課題 1:
次の本文によると、筆者がホテルニューオータニの「マリー・ローランサン美術館」を何度も訪れたのはなぜですか。本文の言葉に基づいて説明しなさい。

··········

Bunkamuraザ・ミュージアムで開催されている「マリー・ローランサンとモード」を観てきました。マリー・ローランサンは以前から好きで、ホテルニューオータニにあった「マリー・ローランサン美術館」(現在は閉館)も何度が訪問しました。ガーリーさとエレガントさの調和にときめきます。

ふたつの世界大戦に挟まれた1920年代のパリ。それは様々な才能がジャンルを超えて交錯し、類まれな果実を生み出した、奇跡のような空間でした。とりわけ女性たちの活躍には、目を見張るものがありましたが、ともに1883年に生まれたマリー・ローランサンとココ・シャネルの二人は、大戦後の自由な時代を生きる女性たちの代表ともいえる存在でした。

女性的な美をひたすら追求したローランサンと、男性服の素材やスポーツウェアを女性服に取り入れたシャネル。本展では美術とファッションの境界を交差するように生きた二人の活躍を軸に、ポール・ポワレ、ジャン・コクトー、マン・レイ、そして美しいバイアスカットを駆使したマドレーヌ・ヴィオネなど、時代を彩った人々との関係にも触れながら、モダンとクラシックが絶妙に融合する両大戦間パリの芸術界を俯瞰します。

··········

課題 2:
以下の項目のうち、「left」という語を含む行をすべて返しなさい。

項目一覧:
··········

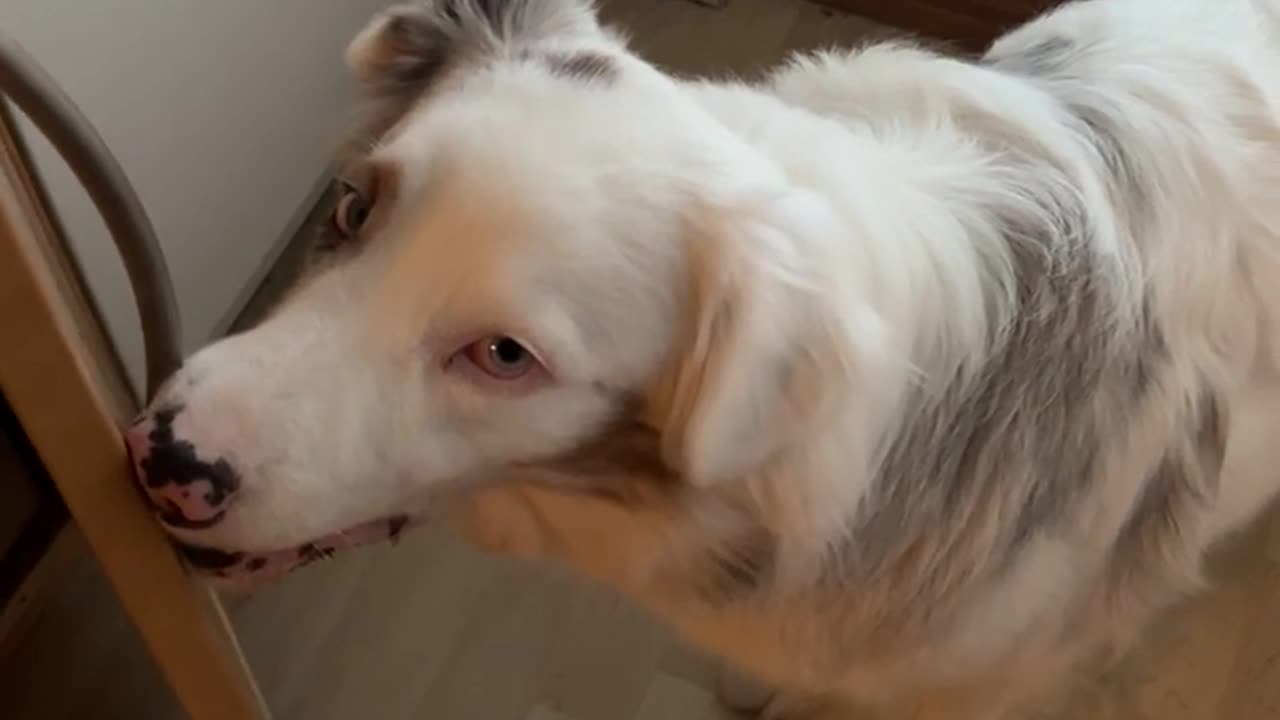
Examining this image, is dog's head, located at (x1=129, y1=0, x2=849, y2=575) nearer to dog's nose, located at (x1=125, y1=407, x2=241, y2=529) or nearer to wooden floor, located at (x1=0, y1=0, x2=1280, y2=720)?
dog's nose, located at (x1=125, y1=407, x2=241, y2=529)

··········

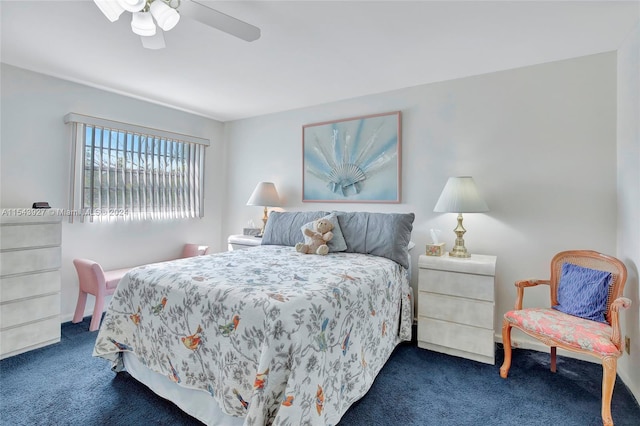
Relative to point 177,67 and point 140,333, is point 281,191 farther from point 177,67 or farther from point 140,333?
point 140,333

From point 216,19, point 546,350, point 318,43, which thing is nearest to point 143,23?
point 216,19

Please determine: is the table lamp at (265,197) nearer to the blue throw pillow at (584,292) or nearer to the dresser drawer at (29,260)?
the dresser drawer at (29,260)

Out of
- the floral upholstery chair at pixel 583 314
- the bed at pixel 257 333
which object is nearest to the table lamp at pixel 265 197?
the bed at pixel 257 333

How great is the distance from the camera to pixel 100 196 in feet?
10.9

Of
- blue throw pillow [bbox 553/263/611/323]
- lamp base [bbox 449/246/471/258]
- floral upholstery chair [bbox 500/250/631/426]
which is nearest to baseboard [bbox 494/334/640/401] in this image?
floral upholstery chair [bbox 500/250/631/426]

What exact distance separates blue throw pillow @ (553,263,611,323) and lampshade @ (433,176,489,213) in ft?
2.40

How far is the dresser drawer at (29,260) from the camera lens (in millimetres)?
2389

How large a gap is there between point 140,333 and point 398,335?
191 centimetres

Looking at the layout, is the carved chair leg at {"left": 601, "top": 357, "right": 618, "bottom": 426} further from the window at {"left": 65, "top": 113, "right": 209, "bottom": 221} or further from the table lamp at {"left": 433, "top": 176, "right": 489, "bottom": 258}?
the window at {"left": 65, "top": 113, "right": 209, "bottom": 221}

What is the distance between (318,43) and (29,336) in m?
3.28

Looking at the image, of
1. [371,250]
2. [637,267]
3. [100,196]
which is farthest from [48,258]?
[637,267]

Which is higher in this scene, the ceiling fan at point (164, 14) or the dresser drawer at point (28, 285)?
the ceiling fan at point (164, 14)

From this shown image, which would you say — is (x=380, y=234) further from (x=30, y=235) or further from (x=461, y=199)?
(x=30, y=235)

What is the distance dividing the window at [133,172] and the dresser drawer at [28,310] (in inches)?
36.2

··········

解答例 1:
筆者は以前からマリー・ローランサンが好きだったからです。

解答例 2:
Looking at the layout, is the carved chair leg at {"left": 601, "top": 357, "right": 618, "bottom": 426} further from the window at {"left": 65, "top": 113, "right": 209, "bottom": 221} or further from the table lamp at {"left": 433, "top": 176, "right": 489, "bottom": 258}?
the window at {"left": 65, "top": 113, "right": 209, "bottom": 221}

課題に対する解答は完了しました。